* Start STORED ROWS *

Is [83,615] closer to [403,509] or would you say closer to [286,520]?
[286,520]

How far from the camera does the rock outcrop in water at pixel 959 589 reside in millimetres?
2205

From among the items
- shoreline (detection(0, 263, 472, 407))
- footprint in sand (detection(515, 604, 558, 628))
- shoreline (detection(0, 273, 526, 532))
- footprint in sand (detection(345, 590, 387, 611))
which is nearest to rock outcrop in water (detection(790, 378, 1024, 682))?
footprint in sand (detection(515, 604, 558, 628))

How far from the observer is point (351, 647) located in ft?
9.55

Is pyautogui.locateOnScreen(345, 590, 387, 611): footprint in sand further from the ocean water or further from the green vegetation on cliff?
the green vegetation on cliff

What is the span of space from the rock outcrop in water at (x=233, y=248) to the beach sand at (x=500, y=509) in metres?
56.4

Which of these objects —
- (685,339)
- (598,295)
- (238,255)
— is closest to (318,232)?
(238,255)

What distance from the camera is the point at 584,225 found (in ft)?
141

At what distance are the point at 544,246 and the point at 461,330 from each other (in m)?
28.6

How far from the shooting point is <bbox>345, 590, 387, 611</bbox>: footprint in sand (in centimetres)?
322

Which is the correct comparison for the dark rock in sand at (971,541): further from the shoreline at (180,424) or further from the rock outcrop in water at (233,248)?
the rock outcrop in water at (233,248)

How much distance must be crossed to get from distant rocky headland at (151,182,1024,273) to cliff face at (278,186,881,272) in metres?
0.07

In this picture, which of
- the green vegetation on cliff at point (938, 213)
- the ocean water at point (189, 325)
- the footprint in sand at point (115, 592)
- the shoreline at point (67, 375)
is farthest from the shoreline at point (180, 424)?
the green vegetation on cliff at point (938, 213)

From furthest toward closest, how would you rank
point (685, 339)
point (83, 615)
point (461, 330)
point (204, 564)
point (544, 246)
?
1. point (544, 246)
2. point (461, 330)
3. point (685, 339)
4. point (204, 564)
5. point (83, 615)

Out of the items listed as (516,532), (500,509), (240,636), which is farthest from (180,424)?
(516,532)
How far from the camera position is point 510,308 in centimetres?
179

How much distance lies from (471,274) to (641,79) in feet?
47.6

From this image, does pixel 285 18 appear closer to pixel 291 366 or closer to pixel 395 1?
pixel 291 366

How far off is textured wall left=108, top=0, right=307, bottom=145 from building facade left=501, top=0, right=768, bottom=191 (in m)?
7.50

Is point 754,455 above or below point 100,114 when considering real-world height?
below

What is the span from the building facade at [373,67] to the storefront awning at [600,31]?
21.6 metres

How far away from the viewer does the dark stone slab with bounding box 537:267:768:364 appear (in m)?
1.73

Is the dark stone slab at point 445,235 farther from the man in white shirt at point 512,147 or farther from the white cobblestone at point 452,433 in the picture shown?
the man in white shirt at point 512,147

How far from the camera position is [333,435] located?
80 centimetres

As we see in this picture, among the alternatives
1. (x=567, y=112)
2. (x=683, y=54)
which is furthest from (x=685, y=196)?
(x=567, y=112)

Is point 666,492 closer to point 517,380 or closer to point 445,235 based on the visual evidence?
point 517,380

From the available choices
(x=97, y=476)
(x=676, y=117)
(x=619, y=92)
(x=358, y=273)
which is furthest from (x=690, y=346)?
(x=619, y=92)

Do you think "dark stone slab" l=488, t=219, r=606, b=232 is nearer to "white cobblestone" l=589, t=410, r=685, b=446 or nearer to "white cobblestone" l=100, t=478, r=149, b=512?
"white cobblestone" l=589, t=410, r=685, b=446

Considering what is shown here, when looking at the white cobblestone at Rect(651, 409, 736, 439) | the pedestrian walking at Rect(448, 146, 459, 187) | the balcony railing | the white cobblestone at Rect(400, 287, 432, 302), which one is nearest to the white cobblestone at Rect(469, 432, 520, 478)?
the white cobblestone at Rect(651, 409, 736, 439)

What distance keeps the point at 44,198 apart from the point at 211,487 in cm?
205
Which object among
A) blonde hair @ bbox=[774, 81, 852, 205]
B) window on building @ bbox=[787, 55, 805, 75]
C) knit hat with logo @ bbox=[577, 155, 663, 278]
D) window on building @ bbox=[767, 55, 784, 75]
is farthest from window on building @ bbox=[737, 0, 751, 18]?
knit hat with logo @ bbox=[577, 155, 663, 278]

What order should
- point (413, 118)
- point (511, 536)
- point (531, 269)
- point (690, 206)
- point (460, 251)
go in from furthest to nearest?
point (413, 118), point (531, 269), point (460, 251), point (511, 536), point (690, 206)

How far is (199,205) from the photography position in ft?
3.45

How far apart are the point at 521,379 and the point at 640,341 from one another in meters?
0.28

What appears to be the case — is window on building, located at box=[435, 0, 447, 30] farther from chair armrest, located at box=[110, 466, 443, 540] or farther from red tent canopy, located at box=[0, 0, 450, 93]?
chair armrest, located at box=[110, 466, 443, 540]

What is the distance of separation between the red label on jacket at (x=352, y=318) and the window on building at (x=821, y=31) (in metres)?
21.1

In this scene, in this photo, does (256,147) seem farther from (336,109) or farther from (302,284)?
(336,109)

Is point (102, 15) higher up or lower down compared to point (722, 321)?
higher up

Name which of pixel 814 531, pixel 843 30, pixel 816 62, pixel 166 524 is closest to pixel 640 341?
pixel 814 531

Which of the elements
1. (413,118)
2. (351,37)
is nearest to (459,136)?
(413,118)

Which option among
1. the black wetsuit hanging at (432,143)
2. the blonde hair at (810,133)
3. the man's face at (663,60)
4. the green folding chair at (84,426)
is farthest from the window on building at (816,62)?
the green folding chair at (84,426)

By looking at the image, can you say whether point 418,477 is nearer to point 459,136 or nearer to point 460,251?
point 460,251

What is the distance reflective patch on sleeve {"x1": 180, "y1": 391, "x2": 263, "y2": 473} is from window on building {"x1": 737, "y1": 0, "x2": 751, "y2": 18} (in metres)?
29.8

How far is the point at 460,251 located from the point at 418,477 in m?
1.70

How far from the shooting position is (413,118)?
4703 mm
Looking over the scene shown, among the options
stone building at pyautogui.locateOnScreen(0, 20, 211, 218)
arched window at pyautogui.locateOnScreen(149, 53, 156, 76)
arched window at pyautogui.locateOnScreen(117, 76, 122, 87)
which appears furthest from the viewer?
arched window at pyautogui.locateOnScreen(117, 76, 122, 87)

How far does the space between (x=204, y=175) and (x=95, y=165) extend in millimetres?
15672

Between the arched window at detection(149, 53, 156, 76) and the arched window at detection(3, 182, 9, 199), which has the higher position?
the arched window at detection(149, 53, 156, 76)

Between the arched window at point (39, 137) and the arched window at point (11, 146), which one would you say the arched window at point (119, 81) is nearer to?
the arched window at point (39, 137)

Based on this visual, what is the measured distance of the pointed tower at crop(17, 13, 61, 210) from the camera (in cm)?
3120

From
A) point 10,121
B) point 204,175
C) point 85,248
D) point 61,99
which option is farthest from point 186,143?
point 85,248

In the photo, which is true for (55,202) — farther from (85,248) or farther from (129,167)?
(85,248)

* End STORED ROWS *

## WHAT THE TASK ASKS
Everything from the line containing "How far does" to the end of the data above should be quoted exactly, please, both ends included, and nothing outside that span.

## EXERCISE ANSWER
How far does the space between (x=204, y=175) and (x=95, y=165) extend in millimetres?
15672

Between the arched window at detection(149, 53, 156, 76) and the arched window at detection(3, 182, 9, 199), which has the higher position?
the arched window at detection(149, 53, 156, 76)

Between the arched window at point (39, 137) and the arched window at point (11, 146), which one would you say the arched window at point (119, 81) is nearer to?
the arched window at point (39, 137)

Based on this visual, what is the measured distance of the pointed tower at crop(17, 13, 61, 210) from the camera (in cm)?
3120

From
A) point 10,121
B) point 204,175
C) point 85,248
D) point 61,99
which option is farthest from point 186,143?
point 85,248

In the photo, which is true for (55,202) — farther from (85,248) or farther from (129,167)?
(85,248)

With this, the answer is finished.